Data entries »
-- -- --

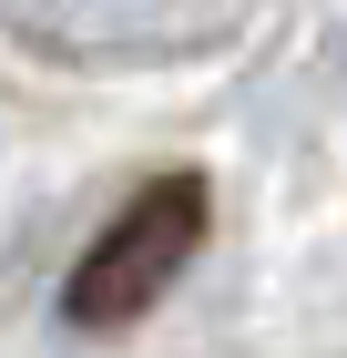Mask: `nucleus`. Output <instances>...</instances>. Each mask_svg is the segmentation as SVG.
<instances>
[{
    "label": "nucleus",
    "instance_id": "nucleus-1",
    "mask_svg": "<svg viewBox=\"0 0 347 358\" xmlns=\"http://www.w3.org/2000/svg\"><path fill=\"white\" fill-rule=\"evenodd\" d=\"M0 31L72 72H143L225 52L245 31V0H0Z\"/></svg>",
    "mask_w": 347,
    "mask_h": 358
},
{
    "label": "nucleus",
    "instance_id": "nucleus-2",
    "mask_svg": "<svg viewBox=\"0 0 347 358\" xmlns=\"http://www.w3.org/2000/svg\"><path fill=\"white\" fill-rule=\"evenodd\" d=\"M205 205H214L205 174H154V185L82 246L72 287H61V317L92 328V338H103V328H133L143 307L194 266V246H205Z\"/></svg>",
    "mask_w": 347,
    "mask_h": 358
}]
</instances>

-- -- --

SET EXERCISE » Write out all the items above again, replacing "segmentation" with "outline" and changing nothing else. Omit the pictures from your copy.

TASK SOLUTION »
Mask: `nucleus`. Output <instances>...</instances>. Each mask_svg is the outline as SVG.
<instances>
[{
    "label": "nucleus",
    "instance_id": "nucleus-1",
    "mask_svg": "<svg viewBox=\"0 0 347 358\" xmlns=\"http://www.w3.org/2000/svg\"><path fill=\"white\" fill-rule=\"evenodd\" d=\"M0 31L72 72H143L225 52L245 31V0H0Z\"/></svg>",
    "mask_w": 347,
    "mask_h": 358
},
{
    "label": "nucleus",
    "instance_id": "nucleus-2",
    "mask_svg": "<svg viewBox=\"0 0 347 358\" xmlns=\"http://www.w3.org/2000/svg\"><path fill=\"white\" fill-rule=\"evenodd\" d=\"M205 205H214L205 174H154V185L82 246L72 287H61V317L92 328V338H103V328H133L143 307L194 266V246H205Z\"/></svg>",
    "mask_w": 347,
    "mask_h": 358
}]
</instances>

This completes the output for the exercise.